__TASK STATEMENT__: Render every record below as a numbered list, skipping any blank lines. Leave the pictures out of your answer.

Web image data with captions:
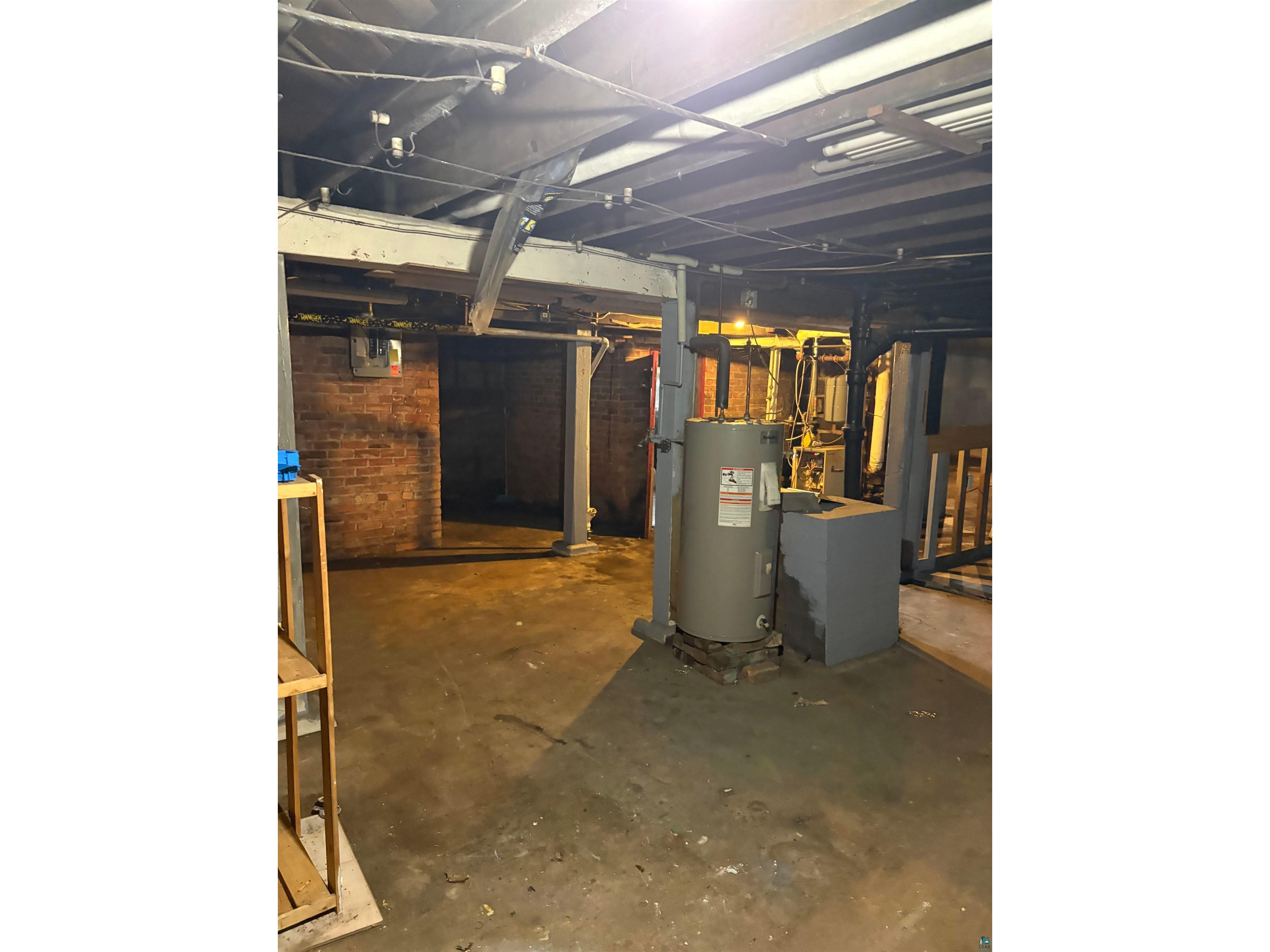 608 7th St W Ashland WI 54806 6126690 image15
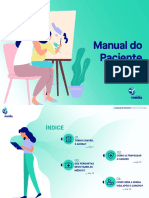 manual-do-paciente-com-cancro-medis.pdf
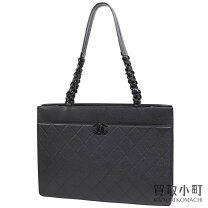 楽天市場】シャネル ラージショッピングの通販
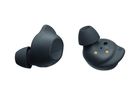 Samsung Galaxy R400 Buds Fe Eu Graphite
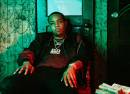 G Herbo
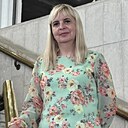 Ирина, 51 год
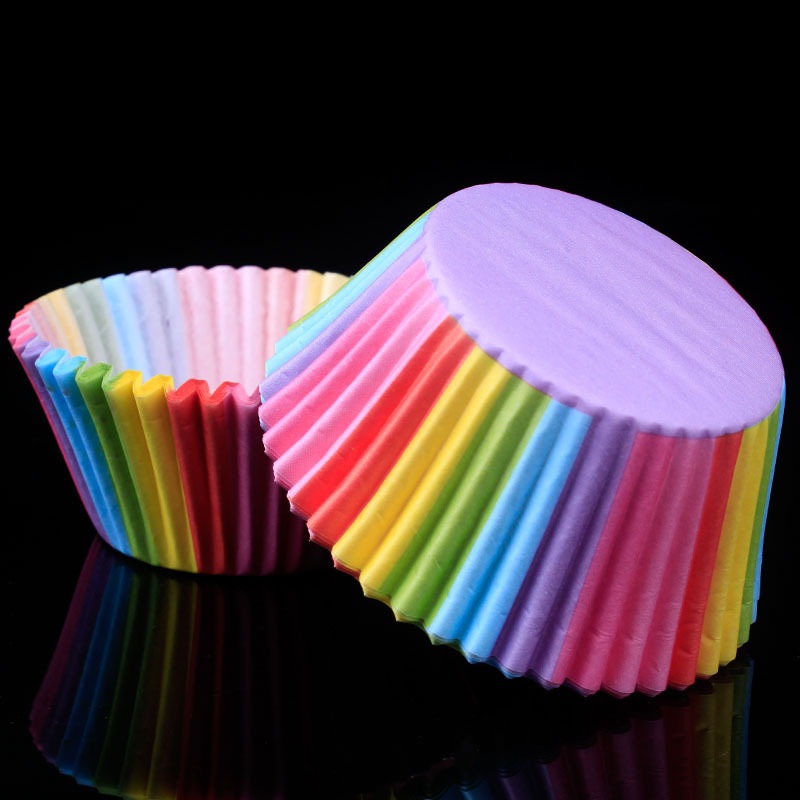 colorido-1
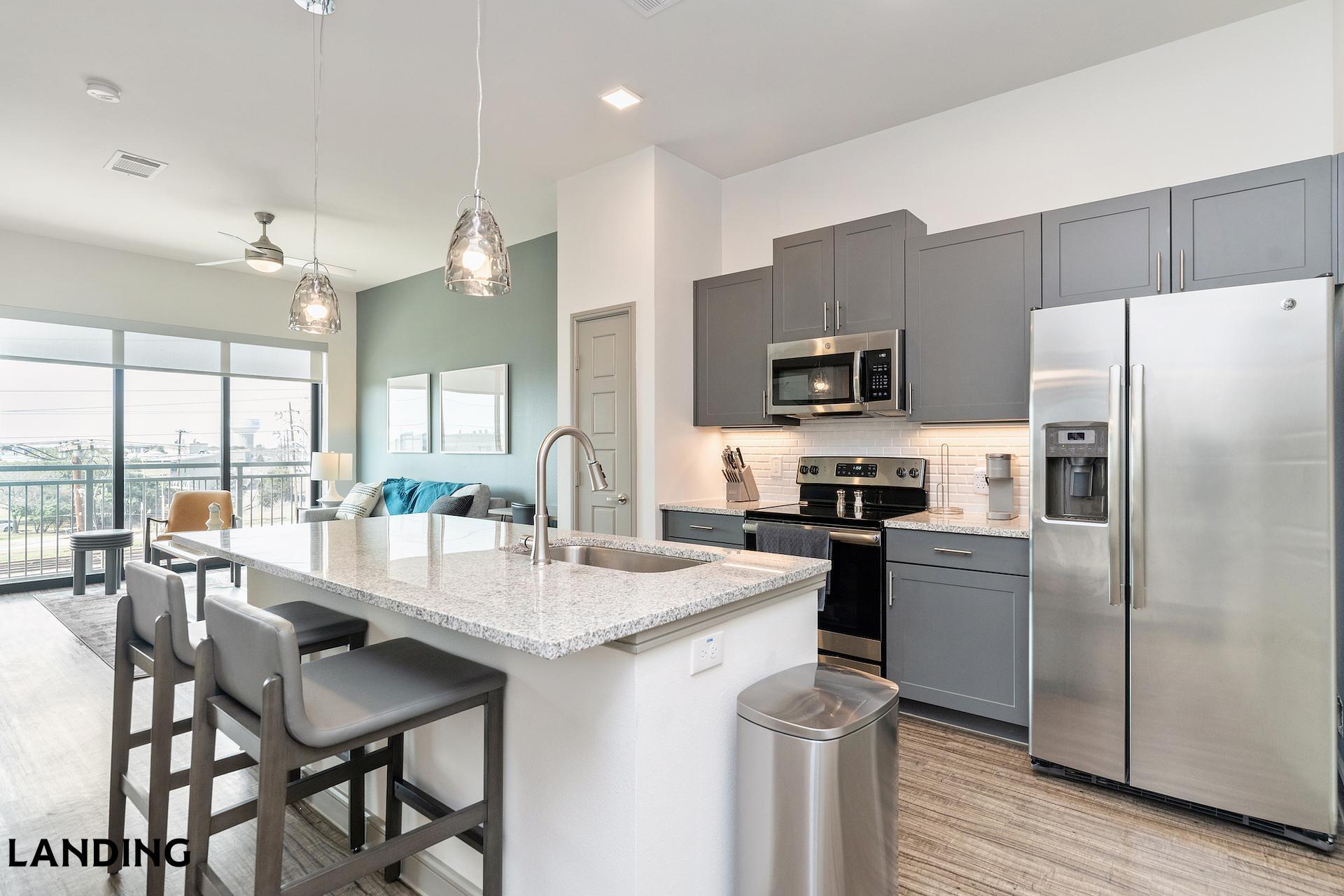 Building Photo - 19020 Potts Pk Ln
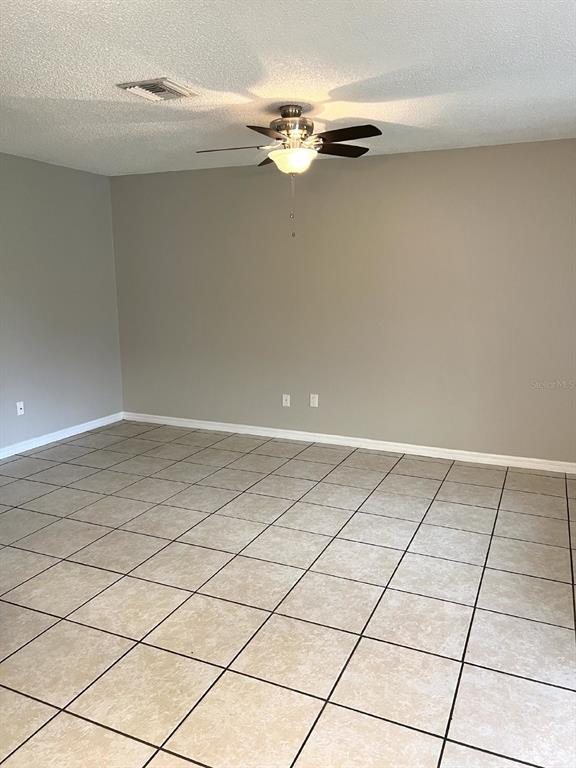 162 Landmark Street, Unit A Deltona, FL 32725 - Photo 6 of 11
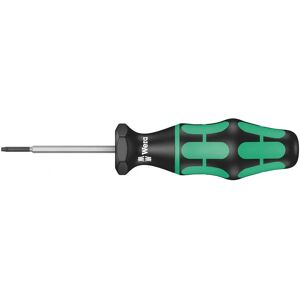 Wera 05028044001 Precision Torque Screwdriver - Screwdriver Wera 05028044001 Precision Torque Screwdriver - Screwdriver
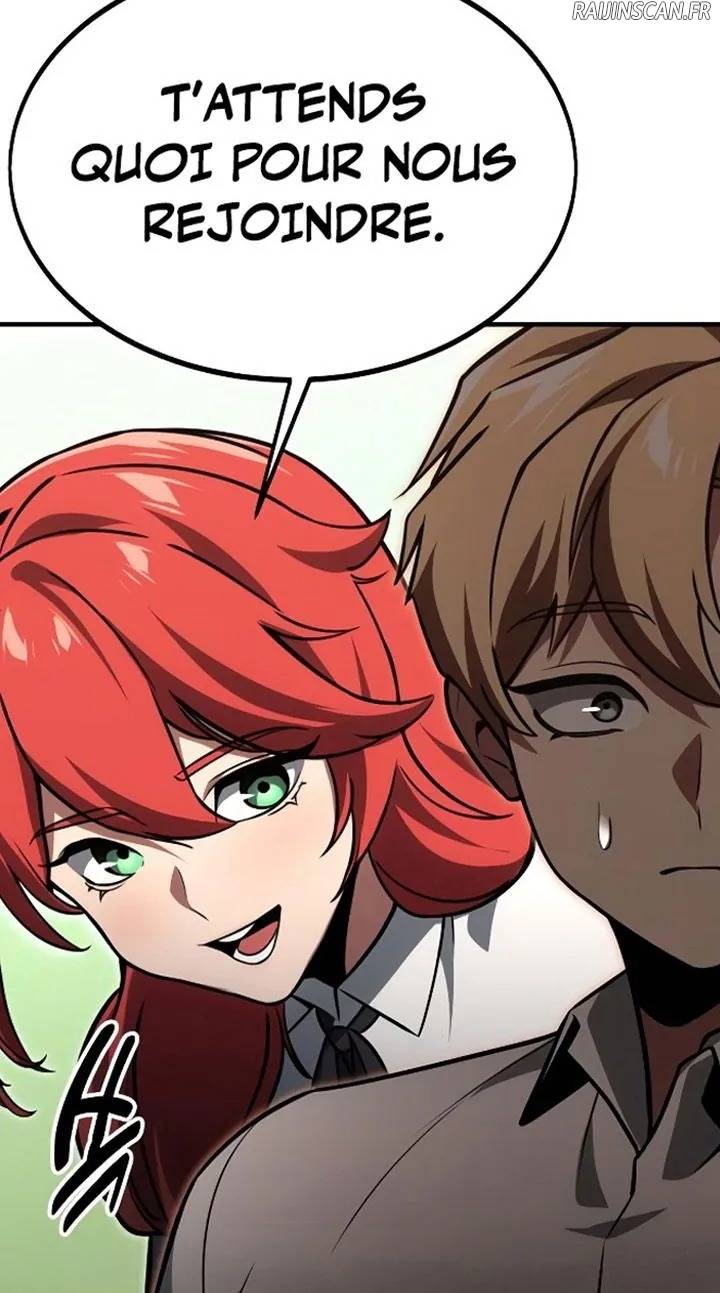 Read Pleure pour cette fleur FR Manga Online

__TASK RESULT__:
1.  608 7th St W Ashland WI 54806 6126690 image15
2.  manual-do-paciente-com-cancro-medis.pdf
3.  楽天市場】シャネル ラージショッピングの通販
4.  Samsung Galaxy R400 Buds Fe Eu Graphite
5.  G Herbo
6.  Ирина, 51 год
7.  colorido-1
8.  Building Photo - 19020 Potts Pk Ln
9.  162 Landmark Street, Unit A Deltona, FL 32725 - Photo 6 of 11
10.  Wera 05028044001 Precision Torque Screwdriver - Screwdriver Wera 05028044001 Precision Torque Screwdriver - Screwdriver
11.  Read Pleure pour cette fleur FR Manga Online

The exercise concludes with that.